Data section:
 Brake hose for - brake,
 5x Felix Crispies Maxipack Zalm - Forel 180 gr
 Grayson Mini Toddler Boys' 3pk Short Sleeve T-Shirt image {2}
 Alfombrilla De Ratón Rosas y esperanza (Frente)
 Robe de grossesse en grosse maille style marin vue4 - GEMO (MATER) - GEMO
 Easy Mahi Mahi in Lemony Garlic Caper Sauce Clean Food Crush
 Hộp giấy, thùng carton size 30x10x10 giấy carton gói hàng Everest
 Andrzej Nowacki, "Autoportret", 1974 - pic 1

--

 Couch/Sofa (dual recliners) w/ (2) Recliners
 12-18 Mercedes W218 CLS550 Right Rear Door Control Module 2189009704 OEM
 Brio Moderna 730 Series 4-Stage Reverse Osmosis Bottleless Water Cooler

Your instructions:
Precisely the lines between those holding "Brake hose for" and "Robe de grossesse", inclusive, are to be reproduced from the listing above, with nothing added.

Result of the exercise:
 Brake hose for - brake,
 5x Felix Crispies Maxipack Zalm - Forel 180 gr
 Grayson Mini Toddler Boys' 3pk Short Sleeve T-Shirt image {2}
 Alfombrilla De Ratón Rosas y esperanza (Frente)
 Robe de grossesse en grosse maille style marin vue4 - GEMO (MATER) - GEMO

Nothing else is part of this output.